Julebukk – norwegische Traditionen zu Weihnachten

Julebukker, Foto: vol.no

In Norwegen gibt es eine weihnachtliche Tradition, die sich å gå julebukk nennt. Kinder verkleiden sich und gehen von Haus zu Haus, um Süßigkeiten, Mandarinen, Nüsse oder anderes zu bekommen. Oft singen sie dabei Lieder. Man kann sich kleiden, wie man will, aber die meisten gehen als kleine Weihnachtsnisse. Es werden zwar immer weniger Kinder, die sich auf den Weg machen, vor 30 Jahren war diese Tradition noch weitaus geläufiger, aber gerade in ländlichen Gebieten trifft man sie noch an.
Der Brauch des Julebukk (Weihnachtsbock) hat sich über Jahrhunderte zwar in der Form und Bedeutung verändert, ist aber nach wie vor ein Symbol der Weihnachtszeit. Die Wurzeln gehen zurück auf die alte nordische Sitte, zu Weihnachten einen Ziegenbock zu schlachten und zu verspeisen. Der Name blieb und wurde für eine Figur aus Stroh benutzt, die auch heute noch als Weihnachtsschmuck in allen norwegischen Häusern zu finden ist…

Julebukk aus Stroh

Julebukk aus Stroh
Foto: bsbutikken.no

Der Julebukk war aber auch ein Mann aus der Gemeinde, der mit einem Pelz und einer Ziegenmaske ausgestattet, in der Weihnachtsnacht von Haus zu Haus zog.

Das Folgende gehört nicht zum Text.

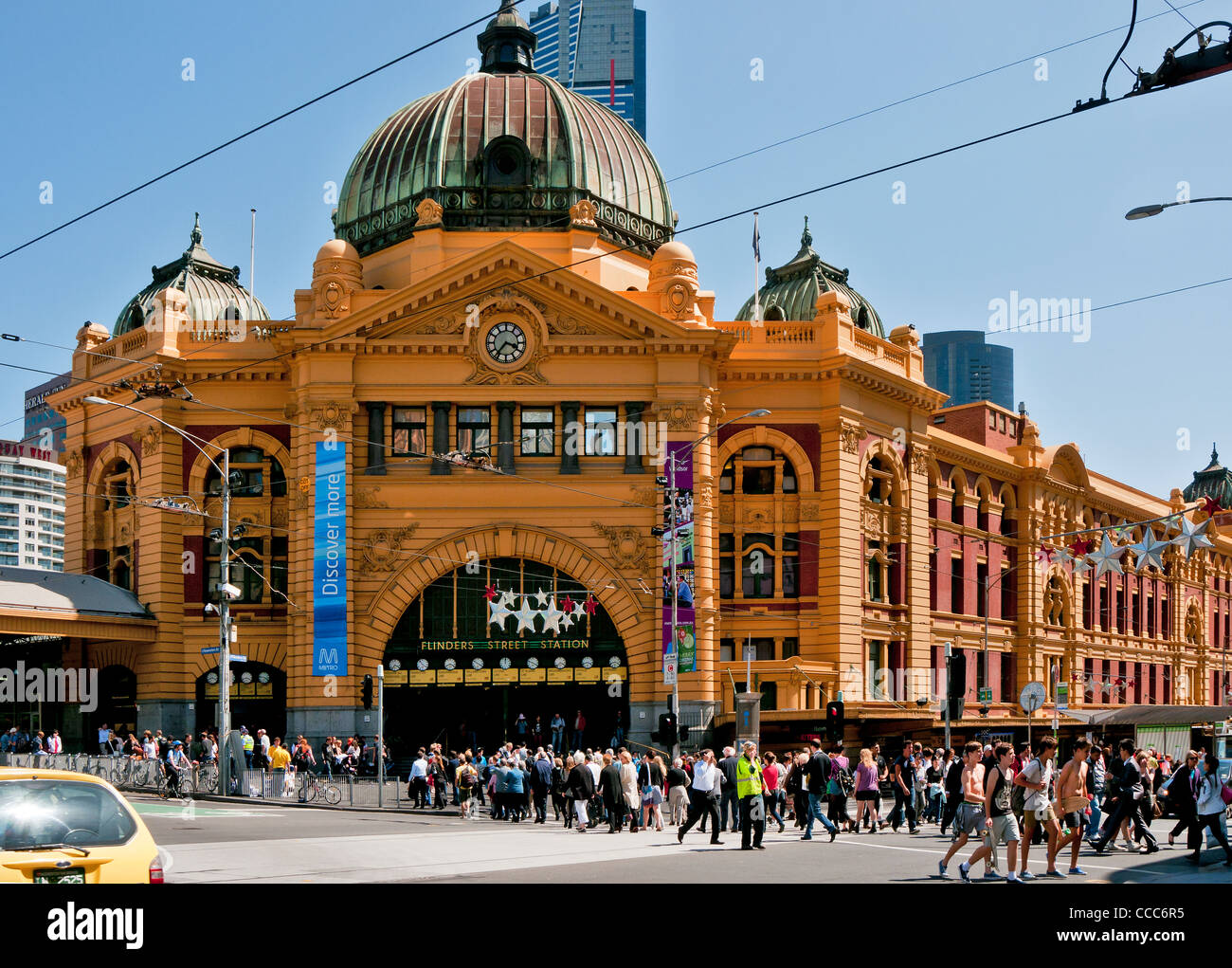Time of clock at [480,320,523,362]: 3:36
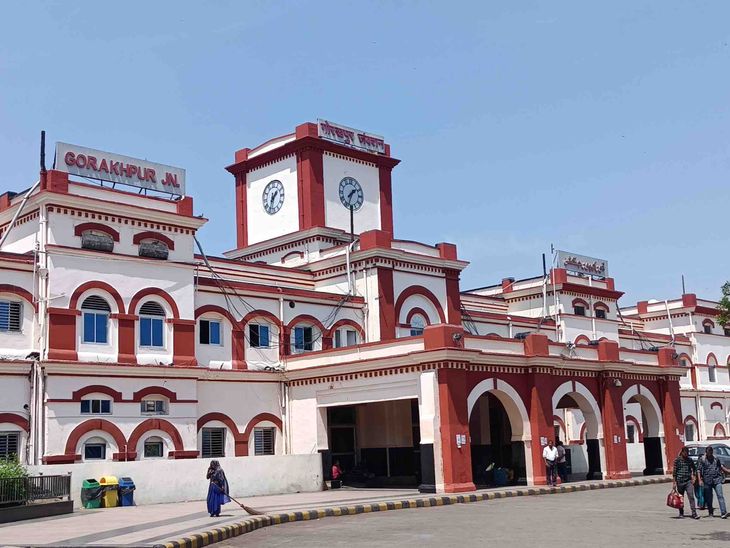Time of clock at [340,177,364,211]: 1:33
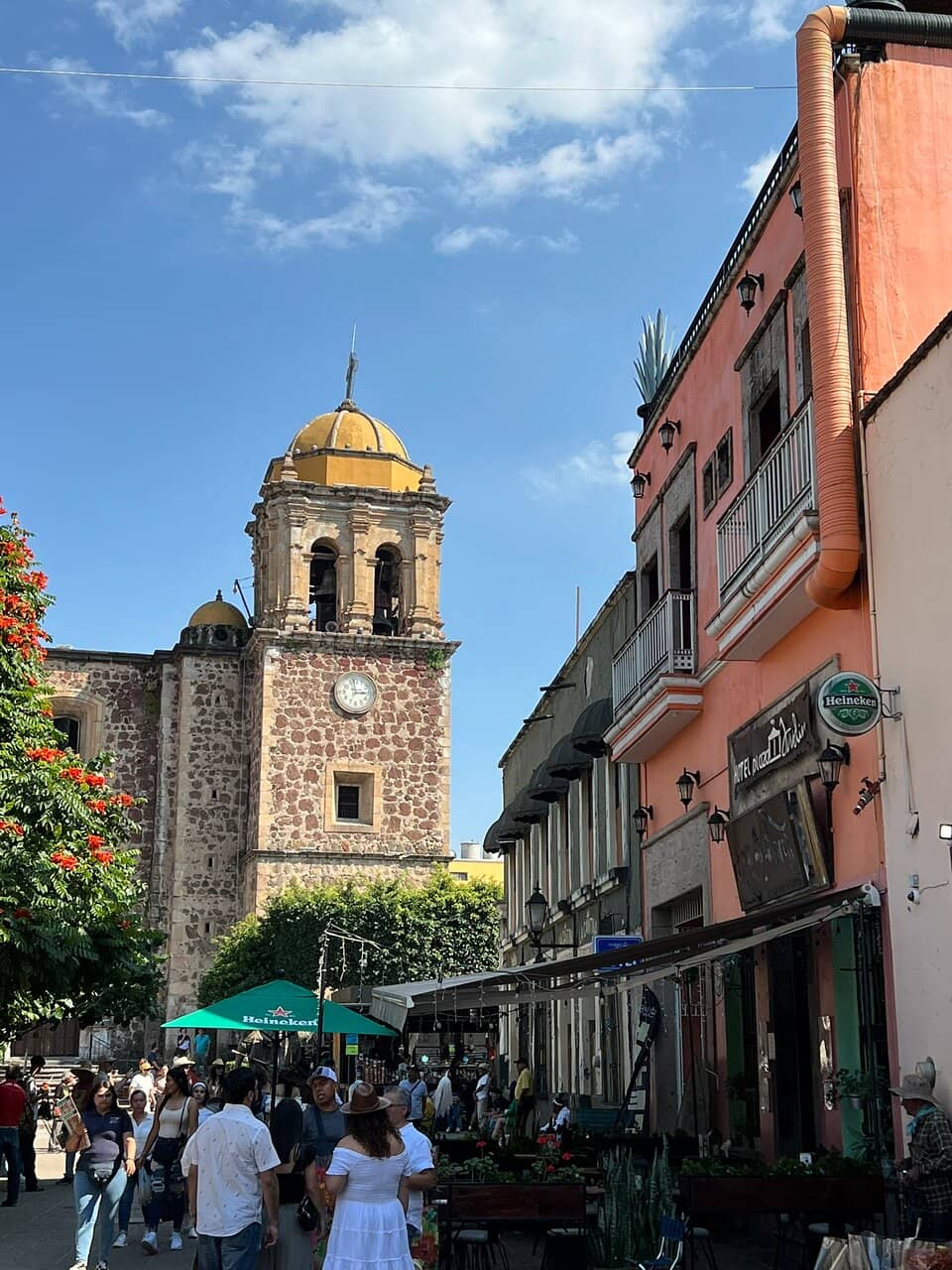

Als Dank dafür, dass er die bösen Wintergeister vom Haus fernhielt, erhielt er von den Bewohnern Essen und Trinken.
Später zogen sämtliche Erwachsene los, um etwas vom Weihnachtsessen ihrer Nachbarn zu ergattern. Sie verkleideten sich so gut wie möglich, um nicht erkannt zu werden, und sagten meistens nichts. Die Besuchten hatten ihren Spaß daran, zu erraten, wen sie vor sich hatten. Heutzutage ist es unwahrscheinlich, Erwachsene beim å gå julebukk anzutreffen. Seit Beginn des 20. Jahrhunderts sind es nur noch die Kinder, die dieser Tradition nachgehen.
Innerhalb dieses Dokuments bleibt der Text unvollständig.